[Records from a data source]
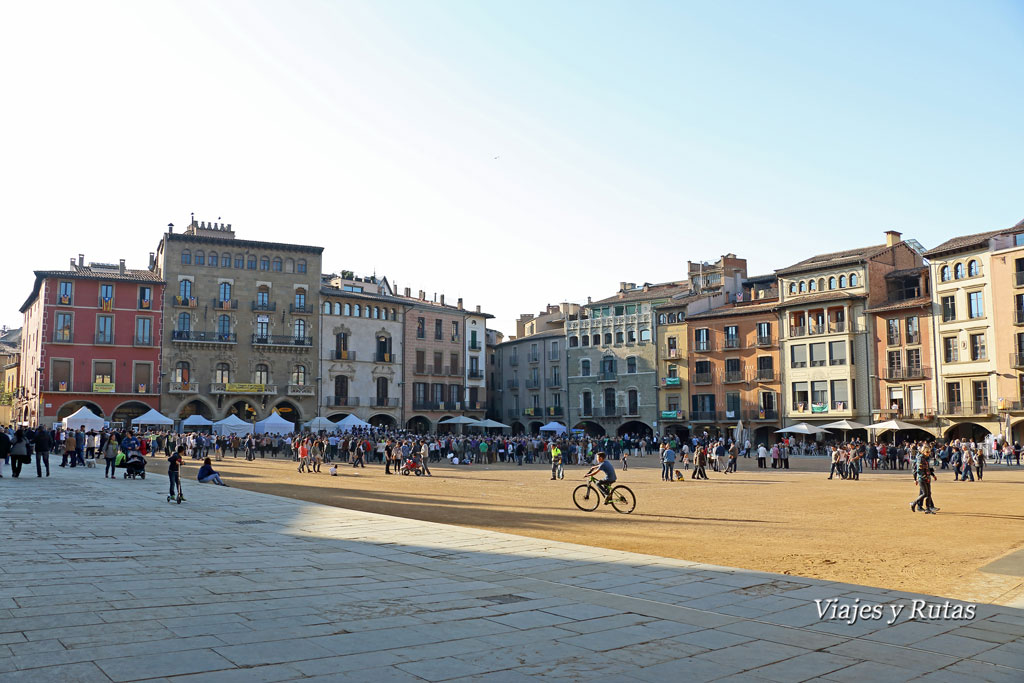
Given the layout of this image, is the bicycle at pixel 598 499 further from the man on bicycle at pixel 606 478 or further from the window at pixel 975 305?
the window at pixel 975 305

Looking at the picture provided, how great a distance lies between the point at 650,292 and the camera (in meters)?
71.8

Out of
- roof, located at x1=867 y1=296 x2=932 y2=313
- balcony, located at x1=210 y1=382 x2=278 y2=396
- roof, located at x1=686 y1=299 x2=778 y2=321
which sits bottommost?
balcony, located at x1=210 y1=382 x2=278 y2=396

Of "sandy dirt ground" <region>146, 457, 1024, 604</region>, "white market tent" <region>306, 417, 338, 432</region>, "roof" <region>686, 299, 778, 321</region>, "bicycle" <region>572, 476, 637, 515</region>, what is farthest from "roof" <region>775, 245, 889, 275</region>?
"bicycle" <region>572, 476, 637, 515</region>

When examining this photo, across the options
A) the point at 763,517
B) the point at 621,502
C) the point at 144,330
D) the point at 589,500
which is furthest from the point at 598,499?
the point at 144,330

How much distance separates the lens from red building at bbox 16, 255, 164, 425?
55.2 m

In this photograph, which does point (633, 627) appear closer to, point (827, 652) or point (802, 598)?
point (827, 652)

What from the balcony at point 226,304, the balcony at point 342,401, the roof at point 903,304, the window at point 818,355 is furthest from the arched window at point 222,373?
the roof at point 903,304

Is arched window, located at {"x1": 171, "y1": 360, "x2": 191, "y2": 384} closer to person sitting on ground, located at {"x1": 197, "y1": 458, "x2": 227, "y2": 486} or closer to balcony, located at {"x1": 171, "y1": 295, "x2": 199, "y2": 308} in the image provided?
balcony, located at {"x1": 171, "y1": 295, "x2": 199, "y2": 308}

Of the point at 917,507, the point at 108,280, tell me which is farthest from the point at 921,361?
the point at 108,280

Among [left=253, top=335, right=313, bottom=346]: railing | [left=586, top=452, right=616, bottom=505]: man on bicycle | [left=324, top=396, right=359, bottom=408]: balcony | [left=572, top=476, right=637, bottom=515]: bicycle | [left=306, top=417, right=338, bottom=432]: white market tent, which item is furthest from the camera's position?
[left=324, top=396, right=359, bottom=408]: balcony

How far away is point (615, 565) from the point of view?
11312mm

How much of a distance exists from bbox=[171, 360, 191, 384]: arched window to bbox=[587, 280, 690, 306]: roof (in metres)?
33.7

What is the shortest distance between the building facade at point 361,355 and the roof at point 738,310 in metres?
23.8

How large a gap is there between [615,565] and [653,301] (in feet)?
192
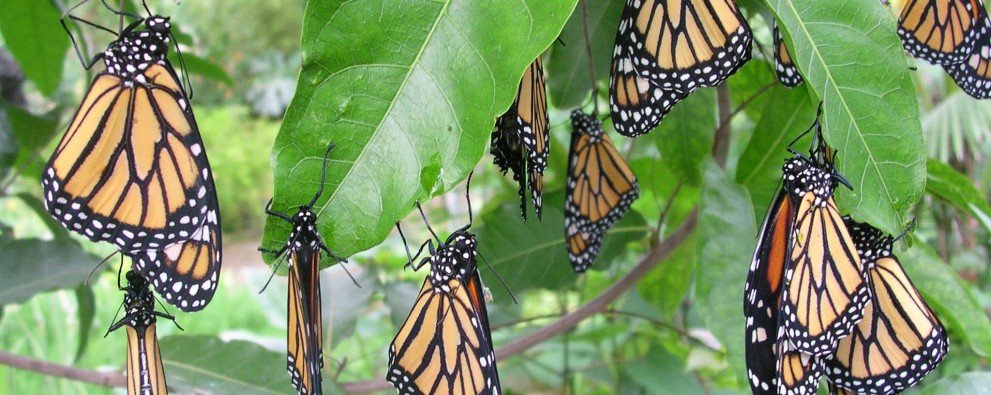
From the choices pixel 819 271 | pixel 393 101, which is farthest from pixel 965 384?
pixel 393 101

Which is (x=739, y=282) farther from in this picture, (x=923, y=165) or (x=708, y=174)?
(x=923, y=165)

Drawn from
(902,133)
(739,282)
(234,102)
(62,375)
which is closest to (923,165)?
(902,133)

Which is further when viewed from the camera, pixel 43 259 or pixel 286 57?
pixel 286 57

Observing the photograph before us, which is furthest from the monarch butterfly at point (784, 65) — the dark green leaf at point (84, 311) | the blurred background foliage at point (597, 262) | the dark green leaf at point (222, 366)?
the dark green leaf at point (84, 311)

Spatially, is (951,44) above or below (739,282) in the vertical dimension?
above

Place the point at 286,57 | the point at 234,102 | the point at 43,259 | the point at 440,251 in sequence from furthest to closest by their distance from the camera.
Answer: the point at 286,57, the point at 234,102, the point at 43,259, the point at 440,251

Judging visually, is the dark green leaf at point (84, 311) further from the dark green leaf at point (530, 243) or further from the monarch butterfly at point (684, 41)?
the monarch butterfly at point (684, 41)

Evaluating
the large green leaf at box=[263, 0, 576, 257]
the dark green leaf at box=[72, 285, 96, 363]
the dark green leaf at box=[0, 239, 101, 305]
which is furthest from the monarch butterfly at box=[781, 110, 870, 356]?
the dark green leaf at box=[72, 285, 96, 363]
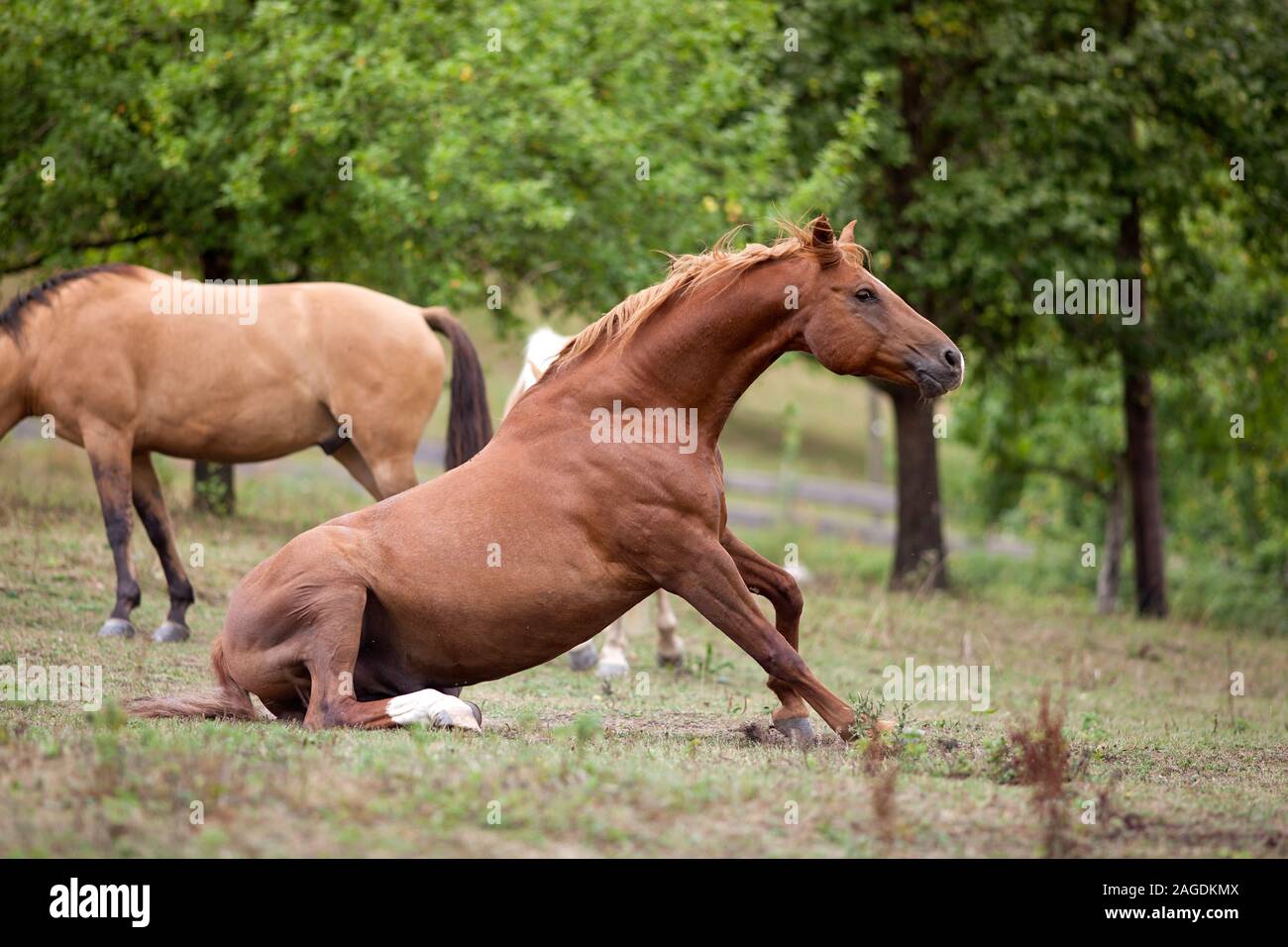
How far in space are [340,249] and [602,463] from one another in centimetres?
964

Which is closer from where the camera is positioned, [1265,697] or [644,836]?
[644,836]

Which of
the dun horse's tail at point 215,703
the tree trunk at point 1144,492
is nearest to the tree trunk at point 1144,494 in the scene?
the tree trunk at point 1144,492

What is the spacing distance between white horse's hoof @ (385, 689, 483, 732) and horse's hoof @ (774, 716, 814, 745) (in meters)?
1.52

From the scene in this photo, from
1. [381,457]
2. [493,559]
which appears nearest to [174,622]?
[381,457]

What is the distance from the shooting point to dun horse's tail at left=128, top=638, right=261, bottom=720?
697 cm

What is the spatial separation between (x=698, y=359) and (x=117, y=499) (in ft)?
16.8

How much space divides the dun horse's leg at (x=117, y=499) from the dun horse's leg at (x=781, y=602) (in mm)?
4987

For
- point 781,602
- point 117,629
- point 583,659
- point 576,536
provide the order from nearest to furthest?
point 576,536 → point 781,602 → point 117,629 → point 583,659

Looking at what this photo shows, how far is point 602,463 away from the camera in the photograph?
6914mm

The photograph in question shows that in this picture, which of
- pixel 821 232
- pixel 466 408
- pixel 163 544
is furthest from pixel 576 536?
pixel 163 544

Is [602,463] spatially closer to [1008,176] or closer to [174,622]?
[174,622]

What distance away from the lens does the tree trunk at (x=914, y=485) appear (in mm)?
19328

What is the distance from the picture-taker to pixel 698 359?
→ 7074mm

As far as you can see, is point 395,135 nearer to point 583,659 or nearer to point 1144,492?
point 583,659
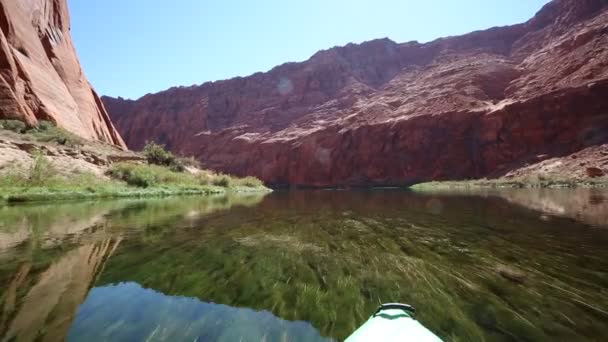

Goal
Render the records above as a JSON list of strings with one string per line, leaving out blank lines and the pictures.

Response to the exercise
[
  "Given the layout of this image, is the bicycle at pixel 598 499 further from the man on bicycle at pixel 606 478 or further from the window at pixel 975 305?",
  "the window at pixel 975 305",
  "Looking at the picture provided, how great a distance lies between the point at 650,292 and the camera (in meters)?",
  "71.8",
  "Out of",
  "- roof, located at x1=867 y1=296 x2=932 y2=313",
  "- balcony, located at x1=210 y1=382 x2=278 y2=396",
  "- roof, located at x1=686 y1=299 x2=778 y2=321",
  "which sits bottommost?",
  "balcony, located at x1=210 y1=382 x2=278 y2=396",
  "Of \"sandy dirt ground\" <region>146, 457, 1024, 604</region>, \"white market tent\" <region>306, 417, 338, 432</region>, \"roof\" <region>686, 299, 778, 321</region>, \"bicycle\" <region>572, 476, 637, 515</region>, what is farthest from \"roof\" <region>775, 245, 889, 275</region>?",
  "\"bicycle\" <region>572, 476, 637, 515</region>",
  "When examining this photo, across the options",
  "A) the point at 763,517",
  "B) the point at 621,502",
  "C) the point at 144,330",
  "D) the point at 589,500",
  "which is furthest from the point at 598,499?",
  "the point at 144,330",
  "How much distance separates the lens from red building at bbox 16, 255, 164, 425?",
  "55.2 m",
  "In this photograph, which does point (633, 627) appear closer to, point (827, 652) or point (802, 598)?",
  "point (827, 652)",
  "What from the balcony at point 226,304, the balcony at point 342,401, the roof at point 903,304, the window at point 818,355 is furthest from the arched window at point 222,373?",
  "the roof at point 903,304",
  "Is arched window, located at {\"x1\": 171, \"y1\": 360, \"x2\": 191, \"y2\": 384} closer to person sitting on ground, located at {\"x1\": 197, \"y1\": 458, \"x2\": 227, \"y2\": 486} or closer to balcony, located at {\"x1\": 171, \"y1\": 295, \"x2\": 199, \"y2\": 308} in the image provided?",
  "balcony, located at {\"x1\": 171, \"y1\": 295, \"x2\": 199, \"y2\": 308}",
  "Of the point at 917,507, the point at 108,280, tell me which is farthest from the point at 921,361?",
  "the point at 108,280",
  "Among [left=253, top=335, right=313, bottom=346]: railing | [left=586, top=452, right=616, bottom=505]: man on bicycle | [left=324, top=396, right=359, bottom=408]: balcony | [left=572, top=476, right=637, bottom=515]: bicycle | [left=306, top=417, right=338, bottom=432]: white market tent, which item is furthest from the camera's position?",
  "[left=324, top=396, right=359, bottom=408]: balcony",
  "How far away is point (615, 565) from the point of view?",
  "11312mm",
  "How much of a distance exists from bbox=[171, 360, 191, 384]: arched window to bbox=[587, 280, 690, 306]: roof (in metres)?",
  "33.7",
  "What is the shortest distance between the building facade at point 361,355 and the roof at point 738,310 in metres?",
  "23.8",
  "How large a gap is there between [615,565] and [653,301] (in feet)?",
  "192",
  "From the choices pixel 819 271 | pixel 393 101, which is farthest from pixel 965 384?",
  "pixel 393 101",
  "Which is (x=739, y=282) farther from in this picture, (x=923, y=165) or (x=708, y=174)?",
  "(x=923, y=165)",
  "Drawn from",
  "(902,133)",
  "(739,282)",
  "(234,102)",
  "(62,375)",
  "which is closest to (923,165)?",
  "(902,133)",
  "Which is further when viewed from the camera, pixel 43 259 or pixel 286 57?",
  "pixel 286 57",
  "Observing the photograph before us, which is furthest from the monarch butterfly at point (784, 65) — the dark green leaf at point (84, 311) | the blurred background foliage at point (597, 262) | the dark green leaf at point (222, 366)?",
  "the dark green leaf at point (84, 311)",
  "Spatially, is (951,44) above or below (739,282) in the vertical dimension?",
  "above",
  "Place the point at 286,57 | the point at 234,102 | the point at 43,259 | the point at 440,251 in sequence from furthest to closest by their distance from the camera.",
  "Answer: the point at 286,57, the point at 234,102, the point at 43,259, the point at 440,251",
  "Judging visually, is the dark green leaf at point (84, 311) further from the dark green leaf at point (530, 243) or further from the monarch butterfly at point (684, 41)?",
  "the monarch butterfly at point (684, 41)",
  "Evaluating",
  "the large green leaf at box=[263, 0, 576, 257]",
  "the dark green leaf at box=[72, 285, 96, 363]",
  "the dark green leaf at box=[0, 239, 101, 305]",
  "which is furthest from the monarch butterfly at box=[781, 110, 870, 356]?",
  "the dark green leaf at box=[72, 285, 96, 363]",
  "How far in space are [340,249] and [602,463] from one another in centimetres?",
  "964",
  "Which is closer from where the camera is positioned, [1265,697] or [644,836]?",
  "[644,836]",
  "Which of",
  "the dun horse's tail at point 215,703",
  "the tree trunk at point 1144,492",
  "is nearest to the tree trunk at point 1144,494 in the scene?",
  "the tree trunk at point 1144,492",
  "What is the spacing distance between white horse's hoof @ (385, 689, 483, 732) and horse's hoof @ (774, 716, 814, 745) (in meters)?",
  "1.52",
  "From the scene in this photo, from",
  "1. [381,457]",
  "2. [493,559]",
  "which appears nearest to [174,622]?",
  "[381,457]",
  "What is the distance from the shooting point to dun horse's tail at left=128, top=638, right=261, bottom=720?",
  "697 cm",
  "What is the spatial separation between (x=698, y=359) and (x=117, y=499) (in ft)?",
  "16.8",
  "How much space divides the dun horse's leg at (x=117, y=499) from the dun horse's leg at (x=781, y=602) (in mm)?",
  "4987",
  "For",
  "- point 781,602",
  "- point 117,629",
  "- point 583,659",
  "- point 576,536",
  "provide the order from nearest to furthest?",
  "point 576,536 → point 781,602 → point 117,629 → point 583,659",
  "Looking at what this photo shows, how far is point 602,463 away from the camera in the photograph?",
  "6914mm",
  "The photograph in question shows that in this picture, which of",
  "- pixel 821 232",
  "- pixel 466 408",
  "- pixel 163 544",
  "is furthest from pixel 576 536?",
  "pixel 163 544",
  "Is [602,463] spatially closer to [1008,176] or closer to [174,622]?",
  "[174,622]",
  "What distance away from the lens does the tree trunk at (x=914, y=485) appear (in mm)?",
  "19328",
  "What is the distance from the picture-taker to pixel 698 359?",
  "→ 7074mm",
  "As far as you can see, is point 395,135 nearer to point 583,659 or nearer to point 1144,492?",
  "point 583,659"
]